_EXERCISE BRIEF_
I need the lines from the one holding "Australia-Yarra-Valley-Balloon-In-Morning" to the last line of the data below repeated exactly, both included, without pictures.

_DATA EXCERPT_
****************************************
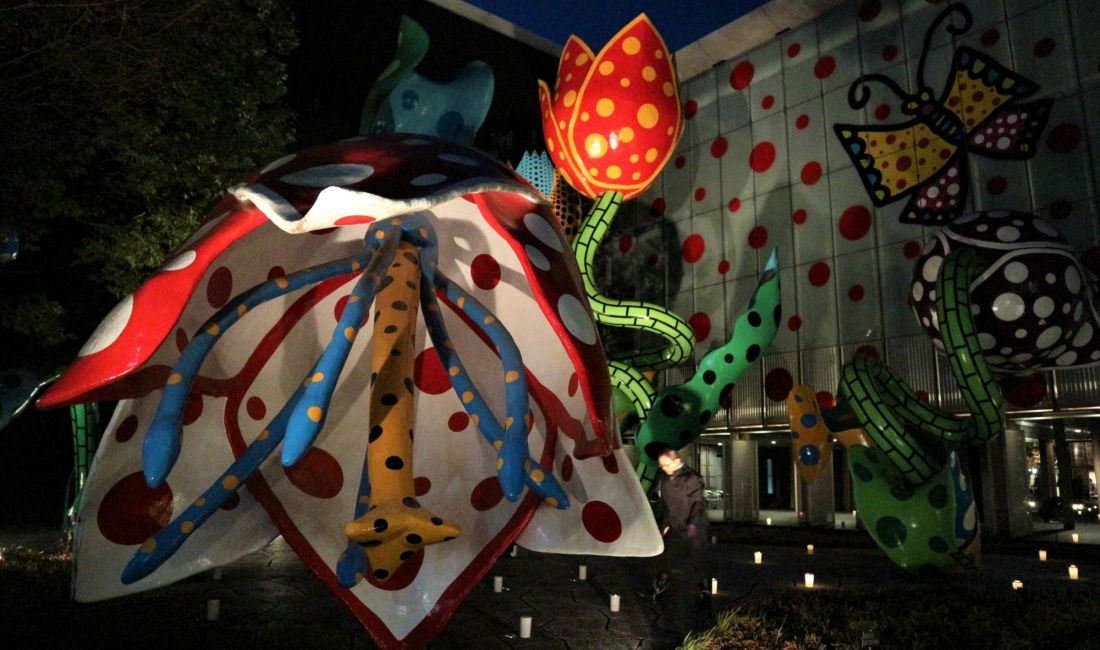 クリスマスキャンドルナイトの灯り~松本市美術館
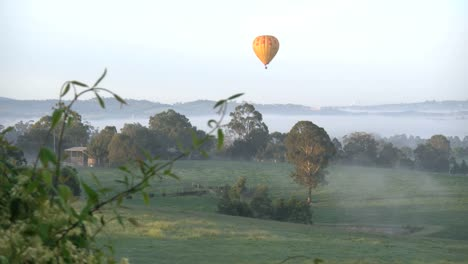 Australia-Yarra-Valley-Balloon-In-Morning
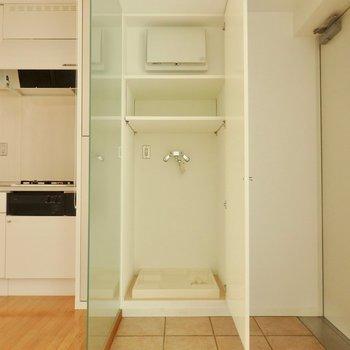 洗濯機置場は玄関そばの土間スペースに。※写真は通電前のものです。
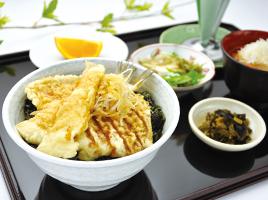 5月の特製御膳 柳かれいと竹の子の天丼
****************************************
_RESULT OF THIS TASK_
 Australia-Yarra-Valley-Balloon-In-Morning
 洗濯機置場は玄関そばの土間スペースに。※写真は通電前のものです。
 5月の特製御膳 柳かれいと竹の子の天丼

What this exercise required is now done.